▶ _Page excerpt_
☆ ☆ ☆ ☆ ☆ ☆ ☆
Hinsdale, San Juan Road Crews Work to Open Cinnamon, Engineer Passes


Epic work and determination — mirroring an epic snow season with unusually heavy avalanche activity — by Hinsdale County Road & Bridge crew and their counterparts in neighboring San Juan County has resulted in the opening of the counties’ two major high country passes, Engineer Pass and Cinnamon Pass, as of this week.
Hinsdale Road & Bridge Supervisor JoAllen Blowers reports that Cinnamon Pass was cleared for through traffic as of Tuesday afternoon, July 16.
Hinsdale Road & Bridge’s Gavit McNitt, Nathan Fox, and Bert Schaefer cut through snow drifts 20’ to 25’ depth to reach the 12,620’ elevation Cinnamon pass summit on Tuesday. San Juan County Road & Bridge had simultaneously worked to clear the Animas side of the pass up from Animas Forks, both counties declaring the pass officially open as of Tuesday afternoon.
Blowers states that a two mile section of Cinnamon Pass near the summit remains wet, muddy and the road surface somewhat soft as the result on ongoing snowmelt from drifts which tower on either side of the county road.
☆ ☆ ☆ ☆ ☆ ☆ ☆
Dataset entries

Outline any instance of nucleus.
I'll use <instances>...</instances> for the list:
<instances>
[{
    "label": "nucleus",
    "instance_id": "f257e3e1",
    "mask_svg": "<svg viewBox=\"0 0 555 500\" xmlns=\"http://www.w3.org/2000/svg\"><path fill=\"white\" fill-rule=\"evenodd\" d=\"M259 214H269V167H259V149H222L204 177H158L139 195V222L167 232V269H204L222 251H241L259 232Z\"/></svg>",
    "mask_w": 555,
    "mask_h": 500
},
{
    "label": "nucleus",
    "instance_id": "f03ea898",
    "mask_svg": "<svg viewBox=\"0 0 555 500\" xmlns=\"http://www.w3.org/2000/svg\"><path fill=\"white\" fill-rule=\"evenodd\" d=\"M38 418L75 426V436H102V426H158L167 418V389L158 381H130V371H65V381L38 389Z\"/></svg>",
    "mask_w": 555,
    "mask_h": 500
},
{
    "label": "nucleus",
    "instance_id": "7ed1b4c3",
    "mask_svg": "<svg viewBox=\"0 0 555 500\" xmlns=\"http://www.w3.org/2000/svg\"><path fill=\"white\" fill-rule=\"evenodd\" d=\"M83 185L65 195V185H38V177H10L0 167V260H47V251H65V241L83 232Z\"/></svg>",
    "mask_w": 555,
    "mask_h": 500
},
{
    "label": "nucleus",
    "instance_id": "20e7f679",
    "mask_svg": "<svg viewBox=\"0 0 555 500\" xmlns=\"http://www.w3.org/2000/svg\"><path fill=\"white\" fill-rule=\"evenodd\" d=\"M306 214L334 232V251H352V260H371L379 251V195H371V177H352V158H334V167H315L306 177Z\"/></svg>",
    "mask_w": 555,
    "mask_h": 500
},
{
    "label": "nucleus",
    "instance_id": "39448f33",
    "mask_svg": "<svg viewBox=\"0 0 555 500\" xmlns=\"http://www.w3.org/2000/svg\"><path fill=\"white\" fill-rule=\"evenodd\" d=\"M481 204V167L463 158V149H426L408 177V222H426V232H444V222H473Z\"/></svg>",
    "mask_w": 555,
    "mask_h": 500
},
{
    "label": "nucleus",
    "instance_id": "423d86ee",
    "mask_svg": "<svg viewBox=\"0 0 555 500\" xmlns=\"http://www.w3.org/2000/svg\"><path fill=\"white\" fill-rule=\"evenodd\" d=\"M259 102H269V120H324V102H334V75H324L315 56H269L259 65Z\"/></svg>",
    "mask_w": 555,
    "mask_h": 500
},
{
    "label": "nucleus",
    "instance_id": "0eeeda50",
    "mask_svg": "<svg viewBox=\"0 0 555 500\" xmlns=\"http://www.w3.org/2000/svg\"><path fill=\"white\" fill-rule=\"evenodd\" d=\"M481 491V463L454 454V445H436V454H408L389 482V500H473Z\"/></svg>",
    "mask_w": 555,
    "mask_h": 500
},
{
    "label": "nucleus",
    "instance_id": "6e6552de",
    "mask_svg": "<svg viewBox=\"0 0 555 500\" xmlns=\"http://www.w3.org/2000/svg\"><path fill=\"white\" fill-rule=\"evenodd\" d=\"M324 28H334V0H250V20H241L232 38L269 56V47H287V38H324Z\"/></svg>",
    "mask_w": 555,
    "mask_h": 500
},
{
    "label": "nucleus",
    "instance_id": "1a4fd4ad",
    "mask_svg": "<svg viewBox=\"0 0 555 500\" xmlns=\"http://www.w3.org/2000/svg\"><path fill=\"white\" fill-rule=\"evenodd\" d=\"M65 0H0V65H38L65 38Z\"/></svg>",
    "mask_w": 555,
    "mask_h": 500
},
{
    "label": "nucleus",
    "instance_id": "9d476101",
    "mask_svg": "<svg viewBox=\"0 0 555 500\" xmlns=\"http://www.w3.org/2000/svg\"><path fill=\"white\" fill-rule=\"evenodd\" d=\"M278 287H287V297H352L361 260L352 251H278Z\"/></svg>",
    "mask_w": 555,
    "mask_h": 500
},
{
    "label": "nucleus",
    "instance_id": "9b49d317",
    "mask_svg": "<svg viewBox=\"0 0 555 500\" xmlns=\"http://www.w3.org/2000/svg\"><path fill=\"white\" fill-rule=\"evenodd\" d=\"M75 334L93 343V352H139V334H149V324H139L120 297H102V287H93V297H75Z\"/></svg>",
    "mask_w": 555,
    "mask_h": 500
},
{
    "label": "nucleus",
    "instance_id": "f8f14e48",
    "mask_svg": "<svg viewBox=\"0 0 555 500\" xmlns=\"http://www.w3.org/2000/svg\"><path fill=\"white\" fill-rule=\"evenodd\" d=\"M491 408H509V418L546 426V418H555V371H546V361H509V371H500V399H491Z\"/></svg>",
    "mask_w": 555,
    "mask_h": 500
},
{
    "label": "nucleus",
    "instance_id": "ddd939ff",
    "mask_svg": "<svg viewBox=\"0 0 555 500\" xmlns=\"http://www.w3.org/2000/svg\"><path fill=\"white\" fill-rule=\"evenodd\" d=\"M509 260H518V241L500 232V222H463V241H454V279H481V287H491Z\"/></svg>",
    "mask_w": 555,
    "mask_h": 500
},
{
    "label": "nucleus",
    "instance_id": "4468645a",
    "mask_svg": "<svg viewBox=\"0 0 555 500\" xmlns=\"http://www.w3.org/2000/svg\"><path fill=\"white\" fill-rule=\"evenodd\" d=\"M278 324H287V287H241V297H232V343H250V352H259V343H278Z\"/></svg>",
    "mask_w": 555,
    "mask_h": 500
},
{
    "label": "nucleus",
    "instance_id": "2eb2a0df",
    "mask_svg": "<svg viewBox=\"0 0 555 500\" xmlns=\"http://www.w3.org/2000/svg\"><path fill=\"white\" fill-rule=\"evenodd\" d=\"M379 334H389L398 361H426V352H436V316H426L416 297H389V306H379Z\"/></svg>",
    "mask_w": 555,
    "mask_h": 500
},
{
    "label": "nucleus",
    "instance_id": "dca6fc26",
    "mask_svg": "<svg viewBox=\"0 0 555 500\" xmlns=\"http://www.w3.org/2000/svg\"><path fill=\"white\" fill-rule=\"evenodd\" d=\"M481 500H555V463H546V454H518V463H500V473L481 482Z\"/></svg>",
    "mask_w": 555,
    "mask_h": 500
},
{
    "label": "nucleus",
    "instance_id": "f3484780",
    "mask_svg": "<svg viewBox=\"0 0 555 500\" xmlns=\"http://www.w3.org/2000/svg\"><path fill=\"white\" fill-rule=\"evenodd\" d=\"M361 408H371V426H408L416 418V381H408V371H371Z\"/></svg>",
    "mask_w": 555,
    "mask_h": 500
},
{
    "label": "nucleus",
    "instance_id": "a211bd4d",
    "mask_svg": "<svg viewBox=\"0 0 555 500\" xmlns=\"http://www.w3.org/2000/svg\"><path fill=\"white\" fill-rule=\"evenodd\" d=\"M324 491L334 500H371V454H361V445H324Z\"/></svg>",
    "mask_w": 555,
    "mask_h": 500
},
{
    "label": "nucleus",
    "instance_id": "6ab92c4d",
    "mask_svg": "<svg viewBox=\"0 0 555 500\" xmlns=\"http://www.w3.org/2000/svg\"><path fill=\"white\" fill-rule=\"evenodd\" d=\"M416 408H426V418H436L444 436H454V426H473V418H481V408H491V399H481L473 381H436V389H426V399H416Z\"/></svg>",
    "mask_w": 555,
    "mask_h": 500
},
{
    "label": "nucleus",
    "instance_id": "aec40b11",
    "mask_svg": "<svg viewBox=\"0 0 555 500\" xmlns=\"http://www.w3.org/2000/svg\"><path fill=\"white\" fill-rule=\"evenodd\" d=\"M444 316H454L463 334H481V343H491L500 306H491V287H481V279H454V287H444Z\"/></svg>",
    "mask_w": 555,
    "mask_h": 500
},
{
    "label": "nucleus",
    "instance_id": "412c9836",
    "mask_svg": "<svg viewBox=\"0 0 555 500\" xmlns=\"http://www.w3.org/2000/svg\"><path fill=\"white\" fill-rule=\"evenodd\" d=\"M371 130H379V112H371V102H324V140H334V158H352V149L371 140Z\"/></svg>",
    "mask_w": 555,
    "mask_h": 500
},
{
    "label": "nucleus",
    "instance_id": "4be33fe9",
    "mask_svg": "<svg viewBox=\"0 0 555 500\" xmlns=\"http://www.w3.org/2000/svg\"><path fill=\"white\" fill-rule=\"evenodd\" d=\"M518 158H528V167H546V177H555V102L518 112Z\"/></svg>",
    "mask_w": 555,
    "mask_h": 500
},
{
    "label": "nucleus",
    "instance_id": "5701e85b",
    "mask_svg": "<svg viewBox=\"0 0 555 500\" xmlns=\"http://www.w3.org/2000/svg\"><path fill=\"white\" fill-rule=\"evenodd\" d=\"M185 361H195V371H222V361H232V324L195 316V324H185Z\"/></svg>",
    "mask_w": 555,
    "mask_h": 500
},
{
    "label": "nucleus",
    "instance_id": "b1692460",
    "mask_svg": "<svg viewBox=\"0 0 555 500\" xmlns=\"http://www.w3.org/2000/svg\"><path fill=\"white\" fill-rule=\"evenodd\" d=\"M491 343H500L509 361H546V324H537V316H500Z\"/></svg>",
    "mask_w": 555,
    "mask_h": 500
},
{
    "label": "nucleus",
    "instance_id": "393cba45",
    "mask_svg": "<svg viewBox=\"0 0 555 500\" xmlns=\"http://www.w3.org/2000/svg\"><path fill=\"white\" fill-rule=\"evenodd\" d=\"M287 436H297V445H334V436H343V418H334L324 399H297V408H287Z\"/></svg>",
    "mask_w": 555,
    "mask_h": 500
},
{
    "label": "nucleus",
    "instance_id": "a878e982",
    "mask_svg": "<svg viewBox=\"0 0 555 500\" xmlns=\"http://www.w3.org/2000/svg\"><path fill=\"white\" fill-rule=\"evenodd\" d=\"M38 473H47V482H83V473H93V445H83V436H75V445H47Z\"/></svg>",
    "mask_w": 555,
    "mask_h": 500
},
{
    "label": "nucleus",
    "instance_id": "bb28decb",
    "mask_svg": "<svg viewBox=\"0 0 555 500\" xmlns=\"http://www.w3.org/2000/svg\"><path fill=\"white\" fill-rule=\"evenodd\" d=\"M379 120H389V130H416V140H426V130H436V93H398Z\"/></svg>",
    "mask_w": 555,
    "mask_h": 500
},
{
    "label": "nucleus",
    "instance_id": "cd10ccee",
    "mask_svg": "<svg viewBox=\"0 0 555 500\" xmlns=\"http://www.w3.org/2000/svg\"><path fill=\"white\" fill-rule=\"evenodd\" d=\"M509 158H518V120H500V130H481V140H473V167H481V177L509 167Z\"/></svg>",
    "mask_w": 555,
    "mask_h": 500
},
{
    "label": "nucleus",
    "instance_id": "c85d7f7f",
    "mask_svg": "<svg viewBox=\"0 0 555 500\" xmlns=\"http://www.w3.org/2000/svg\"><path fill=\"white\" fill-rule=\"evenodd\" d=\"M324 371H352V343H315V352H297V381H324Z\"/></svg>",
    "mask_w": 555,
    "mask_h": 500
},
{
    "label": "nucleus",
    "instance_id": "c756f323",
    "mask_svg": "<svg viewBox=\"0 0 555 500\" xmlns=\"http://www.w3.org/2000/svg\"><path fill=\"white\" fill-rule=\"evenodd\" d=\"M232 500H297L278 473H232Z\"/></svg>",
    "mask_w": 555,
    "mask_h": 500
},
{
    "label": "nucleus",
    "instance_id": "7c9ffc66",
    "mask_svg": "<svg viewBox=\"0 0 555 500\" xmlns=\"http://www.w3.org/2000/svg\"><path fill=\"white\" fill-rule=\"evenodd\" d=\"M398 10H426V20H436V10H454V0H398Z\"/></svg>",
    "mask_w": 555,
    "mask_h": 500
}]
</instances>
☆ ☆ ☆ ☆ ☆ ☆ ☆
▶ _What is required_
Translate this sentence from the article on the road crews opening the passes into Spanish: "San Juan County Road & Bridge had simultaneously worked to clear the Animas side of the pass up from Animas Forks, both counties declaring the pass officially open as of Tuesday afternoon."

▶ _Solved problem_
San Juan County Road & Bridge había trabajado simultáneamente para despejar el lado de Animas del paso, subiendo desde Animas Forks, y ambos condados declararon el paso oficialmente abierto a partir del martes por la tarde.